» **Set problem**:
Convert the material below into a JSON list of strings, with one string per line and no entries for blank lines.

>> Start

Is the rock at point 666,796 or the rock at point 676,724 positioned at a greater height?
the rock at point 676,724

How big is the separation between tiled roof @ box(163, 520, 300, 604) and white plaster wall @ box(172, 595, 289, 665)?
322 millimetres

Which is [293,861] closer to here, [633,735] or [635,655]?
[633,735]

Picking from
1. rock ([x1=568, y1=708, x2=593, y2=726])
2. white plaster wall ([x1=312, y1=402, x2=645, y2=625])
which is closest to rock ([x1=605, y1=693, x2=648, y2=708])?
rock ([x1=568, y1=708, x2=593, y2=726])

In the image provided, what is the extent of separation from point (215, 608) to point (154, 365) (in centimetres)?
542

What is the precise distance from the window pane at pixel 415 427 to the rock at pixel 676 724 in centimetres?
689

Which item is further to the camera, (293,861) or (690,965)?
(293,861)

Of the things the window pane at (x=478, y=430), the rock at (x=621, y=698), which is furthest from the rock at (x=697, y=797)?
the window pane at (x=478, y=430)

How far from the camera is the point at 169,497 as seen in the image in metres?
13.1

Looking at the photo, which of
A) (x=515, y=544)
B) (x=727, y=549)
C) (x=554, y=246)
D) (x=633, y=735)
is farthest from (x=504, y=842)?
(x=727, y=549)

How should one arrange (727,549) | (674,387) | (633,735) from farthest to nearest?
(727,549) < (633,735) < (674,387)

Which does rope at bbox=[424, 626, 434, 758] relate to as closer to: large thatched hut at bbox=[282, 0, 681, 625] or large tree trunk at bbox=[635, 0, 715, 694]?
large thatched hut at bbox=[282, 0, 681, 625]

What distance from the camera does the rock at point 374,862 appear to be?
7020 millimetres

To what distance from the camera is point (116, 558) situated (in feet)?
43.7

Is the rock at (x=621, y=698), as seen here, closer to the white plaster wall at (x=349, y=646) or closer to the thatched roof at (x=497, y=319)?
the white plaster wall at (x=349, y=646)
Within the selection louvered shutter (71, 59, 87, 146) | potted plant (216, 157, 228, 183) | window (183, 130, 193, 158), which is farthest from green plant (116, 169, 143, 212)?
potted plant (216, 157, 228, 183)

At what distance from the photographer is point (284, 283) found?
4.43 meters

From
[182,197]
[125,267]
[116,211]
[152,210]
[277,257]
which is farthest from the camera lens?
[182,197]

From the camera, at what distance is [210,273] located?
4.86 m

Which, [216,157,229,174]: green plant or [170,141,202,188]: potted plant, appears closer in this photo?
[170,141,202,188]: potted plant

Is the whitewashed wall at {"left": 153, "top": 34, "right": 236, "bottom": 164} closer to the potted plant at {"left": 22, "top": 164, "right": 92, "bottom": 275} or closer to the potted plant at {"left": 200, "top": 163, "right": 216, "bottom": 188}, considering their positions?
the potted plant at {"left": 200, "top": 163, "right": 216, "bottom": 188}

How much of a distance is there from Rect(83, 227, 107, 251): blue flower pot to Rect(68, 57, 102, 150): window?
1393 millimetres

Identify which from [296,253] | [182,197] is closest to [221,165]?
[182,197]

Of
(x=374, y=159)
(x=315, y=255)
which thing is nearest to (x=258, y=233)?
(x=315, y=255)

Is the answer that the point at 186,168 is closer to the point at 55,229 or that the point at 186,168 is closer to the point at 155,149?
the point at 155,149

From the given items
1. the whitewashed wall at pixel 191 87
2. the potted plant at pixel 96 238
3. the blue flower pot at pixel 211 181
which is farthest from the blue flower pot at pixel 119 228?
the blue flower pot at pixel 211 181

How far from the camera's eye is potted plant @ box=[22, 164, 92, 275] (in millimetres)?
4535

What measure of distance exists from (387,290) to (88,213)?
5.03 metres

>> End

» **Written solution**:
[
  "Is the rock at point 666,796 or the rock at point 676,724 positioned at a greater height?",
  "the rock at point 676,724",
  "How big is the separation between tiled roof @ box(163, 520, 300, 604) and white plaster wall @ box(172, 595, 289, 665)?",
  "322 millimetres",
  "Which is [293,861] closer to here, [633,735] or [635,655]?",
  "[633,735]",
  "Picking from",
  "1. rock ([x1=568, y1=708, x2=593, y2=726])",
  "2. white plaster wall ([x1=312, y1=402, x2=645, y2=625])",
  "which is closest to rock ([x1=605, y1=693, x2=648, y2=708])?",
  "rock ([x1=568, y1=708, x2=593, y2=726])",
  "In the image provided, what is the extent of separation from point (215, 608) to point (154, 365) (in centimetres)?",
  "542",
  "What is the precise distance from the window pane at pixel 415 427 to the rock at pixel 676 724 in centimetres?",
  "689",
  "Which item is further to the camera, (293,861) or (690,965)?",
  "(293,861)",
  "Of the things the window pane at (x=478, y=430), the rock at (x=621, y=698), which is furthest from the rock at (x=697, y=797)?",
  "the window pane at (x=478, y=430)",
  "How far from the camera is the point at 169,497 as seen in the image in metres?",
  "13.1",
  "Looking at the photo, which of",
  "A) (x=515, y=544)",
  "B) (x=727, y=549)",
  "C) (x=554, y=246)",
  "D) (x=633, y=735)",
  "is farthest from (x=504, y=842)?",
  "(x=727, y=549)",
  "How should one arrange (727,549) | (674,387) | (633,735) from farthest to nearest?",
  "(727,549) < (633,735) < (674,387)",
  "Which does rope at bbox=[424, 626, 434, 758] relate to as closer to: large thatched hut at bbox=[282, 0, 681, 625] or large tree trunk at bbox=[635, 0, 715, 694]?",
  "large thatched hut at bbox=[282, 0, 681, 625]",
  "What distance from the camera does the rock at point 374,862 appear to be?",
  "7020 millimetres",
  "To what distance from the camera is point (116, 558) situated (in feet)?",
  "43.7",
  "Is the rock at (x=621, y=698), as seen here, closer to the white plaster wall at (x=349, y=646) or closer to the thatched roof at (x=497, y=319)?",
  "the white plaster wall at (x=349, y=646)",
  "Within the selection louvered shutter (71, 59, 87, 146) | potted plant (216, 157, 228, 183) | window (183, 130, 193, 158), which is farthest from green plant (116, 169, 143, 212)?",
  "potted plant (216, 157, 228, 183)",
  "At what distance from the photographer is point (284, 283) found?",
  "4.43 meters",
  "From",
  "[182,197]",
  "[125,267]",
  "[116,211]",
  "[152,210]",
  "[277,257]",
  "which is farthest from the camera lens?",
  "[182,197]",
  "From the camera, at what distance is [210,273] located?",
  "4.86 m",
  "Which, [216,157,229,174]: green plant or [170,141,202,188]: potted plant, appears closer in this photo?",
  "[170,141,202,188]: potted plant",
  "Is the whitewashed wall at {\"left\": 153, \"top\": 34, \"right\": 236, \"bottom\": 164} closer to the potted plant at {\"left\": 22, \"top\": 164, \"right\": 92, \"bottom\": 275} or closer to the potted plant at {\"left\": 200, \"top\": 163, \"right\": 216, \"bottom\": 188}, considering their positions?",
  "the potted plant at {\"left\": 200, \"top\": 163, \"right\": 216, \"bottom\": 188}",
  "How much of a distance is there from Rect(83, 227, 107, 251): blue flower pot to Rect(68, 57, 102, 150): window?",
  "1393 millimetres",
  "Identify which from [296,253] | [182,197] is closest to [221,165]?",
  "[182,197]",
  "Of",
  "(x=374, y=159)",
  "(x=315, y=255)",
  "which thing is nearest to (x=258, y=233)?",
  "(x=315, y=255)",
  "Is the answer that the point at 186,168 is closer to the point at 55,229 or that the point at 186,168 is closer to the point at 155,149?",
  "the point at 155,149",
  "From the given items",
  "1. the whitewashed wall at pixel 191 87",
  "2. the potted plant at pixel 96 238",
  "3. the blue flower pot at pixel 211 181",
  "which is farthest from the blue flower pot at pixel 119 228?",
  "the blue flower pot at pixel 211 181",
  "How far from the camera's eye is potted plant @ box=[22, 164, 92, 275] (in millimetres)?",
  "4535",
  "What measure of distance exists from (387,290) to (88,213)?",
  "5.03 metres"
]